Through our analysis, it was revealed that the CNN-based models demonstrate exceptional performance, with the leading 64×64 CNN model achieving an accuracy of 0.9882, while the highest-performing 28×28 CNN model reported an accuracy of 0.9763. The Encoder-Decoder model also showed formidable results, achieving an accuracy of 0.9781 on the 64×64 dataset and 0.9810 on the 28×28 dataset. SVM exhibited robust performance on the higher-resolution dataset, achieving an accuracy of 0.9777, but encountered significant challenges on the 28×28 dataset, where the accuracy of only 0.7252 was reported. The Random Forest classifier maintained a consistent accuracy of 0.9538 across both datasets.

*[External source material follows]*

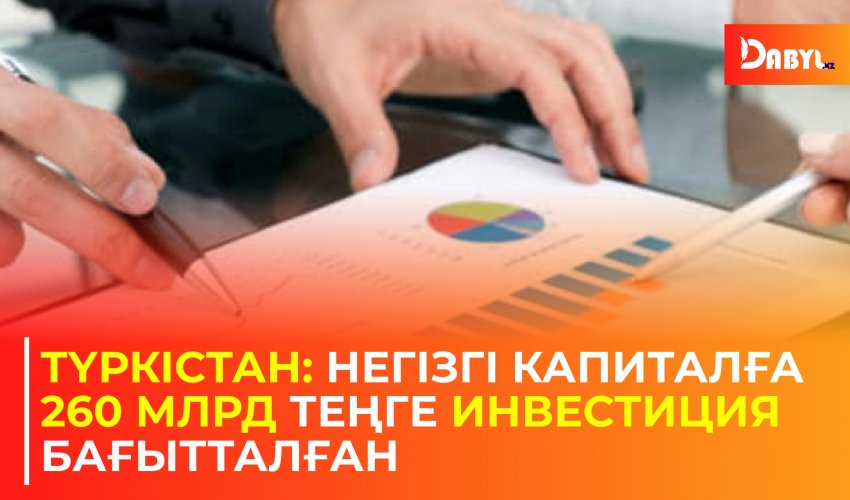 Түркістан: Негізгі капиталға 260 млрд теңге инвестиция бағытталған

Conversely, LSTM models struggled to generalize effectively for OCR applications, with the best LSTM model achieving a mere 0.0346 accuracy on the 64×64 dataset and performing poorly on the 28×28 dataset as well.
Through the comprehensive study of CNN model, it was observed that, Model 3 attained the highest accuracy of 0.9907 across both datasets, accompanied by minimal validation loss (0.0377 for 28×28 and 0.0577 for 64×64). Other CNN models exhibited varying levels of performance, with deeper architectures generally surpassing their shallower counterparts. Our methodology encompassed preprocessing the datasets, partitioning them into training and testing sets, and training each model with suitable hyperparameters. The findings underscore that CNN-based architectures are the most effective for OCR tasks, particularly at elevated resolutions.
These results offer significant insights into the efficacy of various OCR models.